Hayvanlar olmasaydı teknoloji olmazdı ya da bu kadar gelişemezdi diyelim. Bilim adamları aklınıza gelen nerdeyse herşeyi canlıların bu mükemmel yaratılışlarından ilham alarak üretmişlerdir. Mesela olimpiyat yarışmacılarının daha hızlı yüzebilmesi için köpekbalığı derisine benzer yapıda mayolar üretilmiştir. Robot tasarımları böceklerin vücut yapısı düşünülerek üretilmiştir. Canlıların bu kusursuz yaratılışları biyomimetik ve biyomimikri adı verilen bilim dallarını geliştirmiştir.

İnsanoğlunun yeni yeni keşfettiği fiber optik teknolojileri (ışık ve yüksek kapasitede bilgi iletme özelliğine sahip fiber optik kablolardan oluşan sistem) aslında yıllardır bazı bitkiler tarafından kullanılıyordu.
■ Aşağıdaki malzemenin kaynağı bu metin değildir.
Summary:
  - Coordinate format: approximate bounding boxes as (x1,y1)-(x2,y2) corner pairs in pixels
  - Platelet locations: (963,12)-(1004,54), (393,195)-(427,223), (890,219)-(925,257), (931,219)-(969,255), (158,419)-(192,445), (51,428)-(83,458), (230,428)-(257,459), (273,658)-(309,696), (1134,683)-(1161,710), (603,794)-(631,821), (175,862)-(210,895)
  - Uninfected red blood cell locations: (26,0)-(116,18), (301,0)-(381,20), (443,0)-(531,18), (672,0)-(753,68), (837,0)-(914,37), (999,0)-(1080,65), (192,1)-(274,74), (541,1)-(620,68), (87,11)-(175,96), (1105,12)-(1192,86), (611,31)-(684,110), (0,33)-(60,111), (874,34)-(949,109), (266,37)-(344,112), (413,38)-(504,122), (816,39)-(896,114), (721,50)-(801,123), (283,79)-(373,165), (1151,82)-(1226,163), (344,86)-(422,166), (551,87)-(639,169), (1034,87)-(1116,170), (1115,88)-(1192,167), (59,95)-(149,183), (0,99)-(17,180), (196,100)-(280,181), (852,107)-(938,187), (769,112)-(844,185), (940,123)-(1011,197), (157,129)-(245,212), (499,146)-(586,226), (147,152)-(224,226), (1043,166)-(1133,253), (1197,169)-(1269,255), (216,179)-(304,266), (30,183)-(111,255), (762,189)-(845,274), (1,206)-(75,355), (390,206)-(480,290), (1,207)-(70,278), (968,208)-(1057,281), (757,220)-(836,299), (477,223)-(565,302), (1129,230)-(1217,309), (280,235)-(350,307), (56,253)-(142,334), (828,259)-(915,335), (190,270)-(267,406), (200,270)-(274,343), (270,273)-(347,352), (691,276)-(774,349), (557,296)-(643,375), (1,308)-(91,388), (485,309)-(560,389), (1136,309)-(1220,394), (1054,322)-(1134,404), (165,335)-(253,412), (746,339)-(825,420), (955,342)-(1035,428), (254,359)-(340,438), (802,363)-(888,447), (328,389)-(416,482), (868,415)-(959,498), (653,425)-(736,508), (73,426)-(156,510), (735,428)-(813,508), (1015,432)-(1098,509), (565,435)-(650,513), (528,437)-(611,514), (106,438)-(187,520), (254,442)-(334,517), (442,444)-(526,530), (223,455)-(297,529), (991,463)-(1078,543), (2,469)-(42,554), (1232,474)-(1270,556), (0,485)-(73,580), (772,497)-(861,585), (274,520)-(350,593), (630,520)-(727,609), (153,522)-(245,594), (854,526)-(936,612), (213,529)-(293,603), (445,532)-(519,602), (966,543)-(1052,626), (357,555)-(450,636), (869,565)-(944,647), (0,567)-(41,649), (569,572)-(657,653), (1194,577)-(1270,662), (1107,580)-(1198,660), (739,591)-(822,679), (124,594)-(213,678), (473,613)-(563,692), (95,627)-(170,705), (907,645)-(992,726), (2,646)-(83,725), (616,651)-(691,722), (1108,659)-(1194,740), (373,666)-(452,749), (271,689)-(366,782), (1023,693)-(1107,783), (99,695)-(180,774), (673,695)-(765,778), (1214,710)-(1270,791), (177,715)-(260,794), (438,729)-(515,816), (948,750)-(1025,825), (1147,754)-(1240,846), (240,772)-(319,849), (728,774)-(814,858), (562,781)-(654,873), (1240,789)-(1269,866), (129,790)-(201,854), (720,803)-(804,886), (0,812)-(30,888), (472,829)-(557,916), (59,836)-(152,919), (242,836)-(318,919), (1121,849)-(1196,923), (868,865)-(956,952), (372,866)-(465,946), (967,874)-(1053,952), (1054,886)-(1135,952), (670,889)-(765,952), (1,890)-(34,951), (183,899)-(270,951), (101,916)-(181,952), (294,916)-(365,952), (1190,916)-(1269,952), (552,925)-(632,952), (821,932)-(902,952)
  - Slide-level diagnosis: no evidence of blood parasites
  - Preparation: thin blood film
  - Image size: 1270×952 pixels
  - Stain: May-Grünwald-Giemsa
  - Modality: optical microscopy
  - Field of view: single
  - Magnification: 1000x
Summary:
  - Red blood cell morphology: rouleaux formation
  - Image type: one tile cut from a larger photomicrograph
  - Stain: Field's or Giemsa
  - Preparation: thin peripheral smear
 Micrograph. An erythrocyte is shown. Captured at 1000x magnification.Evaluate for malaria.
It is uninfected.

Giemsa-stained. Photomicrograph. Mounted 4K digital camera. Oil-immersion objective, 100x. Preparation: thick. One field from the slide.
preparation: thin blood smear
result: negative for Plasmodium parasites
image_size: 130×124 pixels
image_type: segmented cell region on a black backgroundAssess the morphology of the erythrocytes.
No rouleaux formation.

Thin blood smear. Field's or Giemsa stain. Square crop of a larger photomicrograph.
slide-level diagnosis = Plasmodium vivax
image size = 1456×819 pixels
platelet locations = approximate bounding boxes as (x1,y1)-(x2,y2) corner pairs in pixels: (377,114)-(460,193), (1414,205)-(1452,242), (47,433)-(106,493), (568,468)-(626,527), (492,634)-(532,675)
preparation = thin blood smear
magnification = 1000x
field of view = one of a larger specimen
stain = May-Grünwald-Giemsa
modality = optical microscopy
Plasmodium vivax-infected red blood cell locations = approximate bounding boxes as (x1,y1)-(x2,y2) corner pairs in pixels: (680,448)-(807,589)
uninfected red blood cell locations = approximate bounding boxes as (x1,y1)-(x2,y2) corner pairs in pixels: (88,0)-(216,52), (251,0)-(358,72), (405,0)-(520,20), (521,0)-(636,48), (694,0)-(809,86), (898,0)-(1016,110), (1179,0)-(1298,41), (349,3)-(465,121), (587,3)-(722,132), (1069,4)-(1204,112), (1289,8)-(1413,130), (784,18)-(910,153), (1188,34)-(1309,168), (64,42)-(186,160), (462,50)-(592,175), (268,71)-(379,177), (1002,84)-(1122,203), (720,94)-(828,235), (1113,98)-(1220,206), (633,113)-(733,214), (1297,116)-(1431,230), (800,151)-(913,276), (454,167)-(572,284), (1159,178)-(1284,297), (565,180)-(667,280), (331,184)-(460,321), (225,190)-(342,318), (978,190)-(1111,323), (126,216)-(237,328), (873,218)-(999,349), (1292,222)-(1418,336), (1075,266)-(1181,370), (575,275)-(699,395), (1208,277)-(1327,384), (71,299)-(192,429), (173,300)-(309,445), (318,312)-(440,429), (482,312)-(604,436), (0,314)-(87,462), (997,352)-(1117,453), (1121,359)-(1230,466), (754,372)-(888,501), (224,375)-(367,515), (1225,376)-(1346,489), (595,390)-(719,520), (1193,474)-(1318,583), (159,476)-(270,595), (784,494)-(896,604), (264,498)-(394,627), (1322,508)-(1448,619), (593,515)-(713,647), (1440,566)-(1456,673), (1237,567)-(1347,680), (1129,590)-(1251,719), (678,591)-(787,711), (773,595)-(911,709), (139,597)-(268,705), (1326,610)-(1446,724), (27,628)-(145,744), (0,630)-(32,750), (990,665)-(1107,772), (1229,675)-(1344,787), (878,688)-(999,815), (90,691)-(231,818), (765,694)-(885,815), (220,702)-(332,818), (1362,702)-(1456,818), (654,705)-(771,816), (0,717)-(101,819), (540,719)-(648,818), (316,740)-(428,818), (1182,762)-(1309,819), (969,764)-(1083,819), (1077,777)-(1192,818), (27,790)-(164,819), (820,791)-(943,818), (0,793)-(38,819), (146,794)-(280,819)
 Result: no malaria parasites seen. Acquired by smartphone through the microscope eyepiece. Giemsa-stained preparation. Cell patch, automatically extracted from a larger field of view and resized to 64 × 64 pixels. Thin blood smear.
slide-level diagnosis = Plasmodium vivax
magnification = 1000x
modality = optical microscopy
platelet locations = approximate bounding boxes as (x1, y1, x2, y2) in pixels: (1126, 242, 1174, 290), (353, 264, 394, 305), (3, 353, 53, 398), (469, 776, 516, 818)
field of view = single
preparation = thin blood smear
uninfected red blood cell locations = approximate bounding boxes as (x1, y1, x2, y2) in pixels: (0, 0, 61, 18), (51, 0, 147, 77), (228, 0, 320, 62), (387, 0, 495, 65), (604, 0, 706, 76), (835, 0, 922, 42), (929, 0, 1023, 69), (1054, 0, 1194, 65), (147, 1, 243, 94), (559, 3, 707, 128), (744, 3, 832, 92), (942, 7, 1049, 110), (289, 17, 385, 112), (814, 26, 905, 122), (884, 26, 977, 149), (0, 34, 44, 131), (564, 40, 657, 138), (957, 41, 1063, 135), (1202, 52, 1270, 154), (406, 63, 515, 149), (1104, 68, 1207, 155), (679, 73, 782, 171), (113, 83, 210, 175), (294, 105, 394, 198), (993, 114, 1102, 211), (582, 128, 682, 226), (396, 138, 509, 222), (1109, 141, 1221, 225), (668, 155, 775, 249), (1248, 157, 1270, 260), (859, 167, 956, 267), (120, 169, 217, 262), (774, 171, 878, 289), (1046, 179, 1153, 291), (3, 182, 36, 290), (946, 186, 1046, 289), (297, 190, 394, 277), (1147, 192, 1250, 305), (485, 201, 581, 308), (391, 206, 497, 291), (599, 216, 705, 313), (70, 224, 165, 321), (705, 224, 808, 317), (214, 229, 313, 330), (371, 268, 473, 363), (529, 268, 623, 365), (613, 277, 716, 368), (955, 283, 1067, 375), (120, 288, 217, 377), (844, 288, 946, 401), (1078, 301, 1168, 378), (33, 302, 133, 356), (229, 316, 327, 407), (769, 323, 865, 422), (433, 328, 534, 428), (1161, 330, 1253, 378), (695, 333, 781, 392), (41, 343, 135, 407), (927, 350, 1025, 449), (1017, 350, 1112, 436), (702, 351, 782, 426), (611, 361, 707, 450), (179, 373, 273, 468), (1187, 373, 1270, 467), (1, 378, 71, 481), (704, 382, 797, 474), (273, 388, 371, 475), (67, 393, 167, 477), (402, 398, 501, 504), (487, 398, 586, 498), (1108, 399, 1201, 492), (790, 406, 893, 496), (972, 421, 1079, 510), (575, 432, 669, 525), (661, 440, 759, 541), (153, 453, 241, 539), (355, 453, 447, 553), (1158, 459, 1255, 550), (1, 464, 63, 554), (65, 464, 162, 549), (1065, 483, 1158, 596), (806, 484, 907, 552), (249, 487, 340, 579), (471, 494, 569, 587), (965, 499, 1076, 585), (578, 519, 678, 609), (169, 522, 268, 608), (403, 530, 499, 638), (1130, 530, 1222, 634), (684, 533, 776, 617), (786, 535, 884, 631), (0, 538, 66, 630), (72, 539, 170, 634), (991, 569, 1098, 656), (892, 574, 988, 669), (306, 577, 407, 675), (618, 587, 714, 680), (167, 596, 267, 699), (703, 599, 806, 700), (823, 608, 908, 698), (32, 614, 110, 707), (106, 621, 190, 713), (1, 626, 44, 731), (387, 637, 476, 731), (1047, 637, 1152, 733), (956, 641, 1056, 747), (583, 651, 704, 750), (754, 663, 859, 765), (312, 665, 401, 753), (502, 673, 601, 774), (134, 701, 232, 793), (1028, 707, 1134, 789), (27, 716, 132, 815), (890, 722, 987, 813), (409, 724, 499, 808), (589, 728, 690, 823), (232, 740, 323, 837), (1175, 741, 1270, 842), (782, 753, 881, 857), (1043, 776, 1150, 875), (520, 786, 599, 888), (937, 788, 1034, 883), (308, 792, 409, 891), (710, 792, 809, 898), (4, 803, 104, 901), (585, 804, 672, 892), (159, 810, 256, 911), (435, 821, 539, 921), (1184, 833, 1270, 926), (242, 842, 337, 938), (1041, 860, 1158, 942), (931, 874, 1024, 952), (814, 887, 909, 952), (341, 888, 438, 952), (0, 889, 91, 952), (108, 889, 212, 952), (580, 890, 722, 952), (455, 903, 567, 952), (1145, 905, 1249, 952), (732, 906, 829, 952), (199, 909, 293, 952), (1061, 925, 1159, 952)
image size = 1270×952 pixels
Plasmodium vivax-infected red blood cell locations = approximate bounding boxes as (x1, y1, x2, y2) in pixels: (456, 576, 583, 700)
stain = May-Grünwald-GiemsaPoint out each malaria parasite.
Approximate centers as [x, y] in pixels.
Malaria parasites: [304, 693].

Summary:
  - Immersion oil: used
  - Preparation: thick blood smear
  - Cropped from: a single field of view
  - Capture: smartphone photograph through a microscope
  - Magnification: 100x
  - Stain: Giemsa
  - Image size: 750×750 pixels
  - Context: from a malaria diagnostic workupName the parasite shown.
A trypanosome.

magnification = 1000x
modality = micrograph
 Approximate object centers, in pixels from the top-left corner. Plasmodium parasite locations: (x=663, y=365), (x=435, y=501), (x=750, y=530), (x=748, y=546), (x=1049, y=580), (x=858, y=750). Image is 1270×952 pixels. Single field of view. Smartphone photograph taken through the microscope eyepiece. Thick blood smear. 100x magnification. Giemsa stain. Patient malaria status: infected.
Fakat fotosentez olayı hala daha yapay olarak gerçekleştirilemeyen bir yaratılış mucizesidir. Yani günümüz teknolojisi saniyeler içersinde birüsürü karmaşık birbirini izleyen olayla kendine besin üreten bitki kadar bile gelişemedi. Hatta böcekler kadar bile. Böcekler kendini koruyan kitin tabakası ve salgıladıkları koruyucu sıvılarla bilim adamlarını hayrete düşürmüşlerdir. Ahşap yüzeyleri kaplamak, kirden ve aşınmadan korumak, inşaatlarda dış yüzeylerini kaplamak ve korumak için üretilen her ürün böceklerin ve bitkilerin savunma salgılarından örnek alınarak üretilmiştir. Beyni bile olamayan bir bitkinin ( aşağılamak için söylemiyorum) ürettiği kimyasallar labarotuvarlarda zorluklarla üretilebilecek son derece karmaşık kimyasallardır.